> [Work to do]: Reproduce all of the data exactly.

> [Input for this task]:

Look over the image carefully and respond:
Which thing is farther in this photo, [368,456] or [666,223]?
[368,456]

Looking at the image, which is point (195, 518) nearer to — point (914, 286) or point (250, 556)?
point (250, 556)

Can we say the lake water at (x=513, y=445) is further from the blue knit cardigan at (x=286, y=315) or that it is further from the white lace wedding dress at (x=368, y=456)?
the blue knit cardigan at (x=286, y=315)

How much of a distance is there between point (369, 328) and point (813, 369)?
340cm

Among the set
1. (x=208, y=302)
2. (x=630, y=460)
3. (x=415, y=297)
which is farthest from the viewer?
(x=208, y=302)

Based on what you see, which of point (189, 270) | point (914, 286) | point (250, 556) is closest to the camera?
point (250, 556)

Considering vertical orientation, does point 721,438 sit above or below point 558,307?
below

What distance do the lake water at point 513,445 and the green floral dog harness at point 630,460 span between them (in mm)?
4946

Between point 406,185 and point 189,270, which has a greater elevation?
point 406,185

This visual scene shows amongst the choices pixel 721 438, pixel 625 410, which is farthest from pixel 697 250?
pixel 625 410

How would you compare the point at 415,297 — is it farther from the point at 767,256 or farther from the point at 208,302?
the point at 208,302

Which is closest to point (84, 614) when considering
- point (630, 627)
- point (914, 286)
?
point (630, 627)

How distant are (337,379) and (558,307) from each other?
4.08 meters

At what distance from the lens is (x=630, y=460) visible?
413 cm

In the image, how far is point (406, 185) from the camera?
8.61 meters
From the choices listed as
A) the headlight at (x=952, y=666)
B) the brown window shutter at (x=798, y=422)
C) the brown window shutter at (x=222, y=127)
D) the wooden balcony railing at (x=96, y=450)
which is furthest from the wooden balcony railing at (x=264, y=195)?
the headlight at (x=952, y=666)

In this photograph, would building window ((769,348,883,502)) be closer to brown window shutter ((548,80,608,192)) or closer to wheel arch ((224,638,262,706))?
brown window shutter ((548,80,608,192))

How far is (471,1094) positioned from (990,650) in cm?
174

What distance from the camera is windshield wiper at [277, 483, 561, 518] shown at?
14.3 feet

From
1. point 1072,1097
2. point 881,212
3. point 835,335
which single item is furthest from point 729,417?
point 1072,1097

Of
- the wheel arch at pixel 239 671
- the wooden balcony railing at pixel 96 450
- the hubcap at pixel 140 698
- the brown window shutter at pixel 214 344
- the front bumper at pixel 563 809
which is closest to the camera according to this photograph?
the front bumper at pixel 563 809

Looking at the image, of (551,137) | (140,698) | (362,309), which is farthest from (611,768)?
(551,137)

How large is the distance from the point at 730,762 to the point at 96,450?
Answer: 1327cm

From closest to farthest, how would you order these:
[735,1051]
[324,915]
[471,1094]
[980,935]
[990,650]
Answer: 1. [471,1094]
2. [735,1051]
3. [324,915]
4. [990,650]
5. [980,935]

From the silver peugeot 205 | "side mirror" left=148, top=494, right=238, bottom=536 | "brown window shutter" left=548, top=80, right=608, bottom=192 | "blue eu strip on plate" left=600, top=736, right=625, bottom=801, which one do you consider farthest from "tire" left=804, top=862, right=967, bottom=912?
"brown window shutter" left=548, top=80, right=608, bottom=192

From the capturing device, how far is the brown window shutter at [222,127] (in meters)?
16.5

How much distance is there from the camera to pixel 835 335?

> [Output]:
Look over the image carefully and respond:
Which thing is farther in this photo, [368,456] or [666,223]?
[368,456]

Looking at the image, which is point (195, 518) nearer to — point (914, 286) or point (250, 556)?
point (250, 556)

Can we say the lake water at (x=513, y=445) is further from the blue knit cardigan at (x=286, y=315) or that it is further from the white lace wedding dress at (x=368, y=456)?
the blue knit cardigan at (x=286, y=315)

How much of a distance is there between point (369, 328) and point (813, 369)?
340cm

Among the set
1. (x=208, y=302)
2. (x=630, y=460)
3. (x=415, y=297)
which is farthest from the viewer?
(x=208, y=302)

Based on what you see, which of point (189, 270) | point (914, 286) | point (250, 556) is closest to the camera?
point (250, 556)

Considering vertical orientation, does point 721,438 sit above or below point 558,307?
below

What distance do the lake water at point 513,445 and the green floral dog harness at point 630,460 span between them (in mm)?
4946

Between point 406,185 and point 189,270, which has a greater elevation?
point 406,185

This visual scene shows amongst the choices pixel 721 438, pixel 625 410, which is farthest from pixel 697 250?
pixel 625 410

How would you compare the point at 415,297 — is it farther from the point at 767,256 or farther from the point at 208,302?
the point at 208,302

Which is closest to point (84, 614) when considering
- point (630, 627)
- point (914, 286)
?
point (630, 627)

How distant are (337,379) and (558,307) from each other?
4.08 meters

At what distance from the lens is (x=630, y=460) visible?
413 cm

In the image, how far is point (406, 185) from the camera?
8.61 meters
From the choices listed as
A) the headlight at (x=952, y=666)
B) the brown window shutter at (x=798, y=422)
C) the brown window shutter at (x=222, y=127)
D) the wooden balcony railing at (x=96, y=450)
which is furthest from the wooden balcony railing at (x=264, y=195)?
the headlight at (x=952, y=666)

In this photograph, would building window ((769,348,883,502)) be closer to brown window shutter ((548,80,608,192)) or closer to wheel arch ((224,638,262,706))?
brown window shutter ((548,80,608,192))

How far is (471,1094) positioned from (990,650) in cm?
174

What distance from the camera is windshield wiper at [277, 483, 561, 518] shown at?
14.3 feet

From
1. point 1072,1097
2. point 881,212
3. point 835,335
which single item is furthest from point 729,417?
point 1072,1097

Of
- the wheel arch at pixel 239 671
- the wooden balcony railing at pixel 96 450
- the hubcap at pixel 140 698
- the brown window shutter at pixel 214 344
- the front bumper at pixel 563 809
which is closest to the camera according to this photograph?
the front bumper at pixel 563 809

Looking at the image, of (551,137) | (140,698) | (362,309), which is farthest from (611,768)?
(551,137)

How large is the distance from the point at 730,762 to the point at 96,450?
Answer: 1327cm

From closest to farthest, how would you order these:
[735,1051]
[324,915]
[471,1094]
[980,935]
[990,650]
Answer: 1. [471,1094]
2. [735,1051]
3. [324,915]
4. [990,650]
5. [980,935]

From the silver peugeot 205 | "side mirror" left=148, top=494, right=238, bottom=536 | "brown window shutter" left=548, top=80, right=608, bottom=192 | "blue eu strip on plate" left=600, top=736, right=625, bottom=801, which one do you consider farthest from "tire" left=804, top=862, right=967, bottom=912?
"brown window shutter" left=548, top=80, right=608, bottom=192

From the capturing device, how far is the brown window shutter at [222,127] (in meters)?
16.5

How much distance is there from the camera to pixel 835 335?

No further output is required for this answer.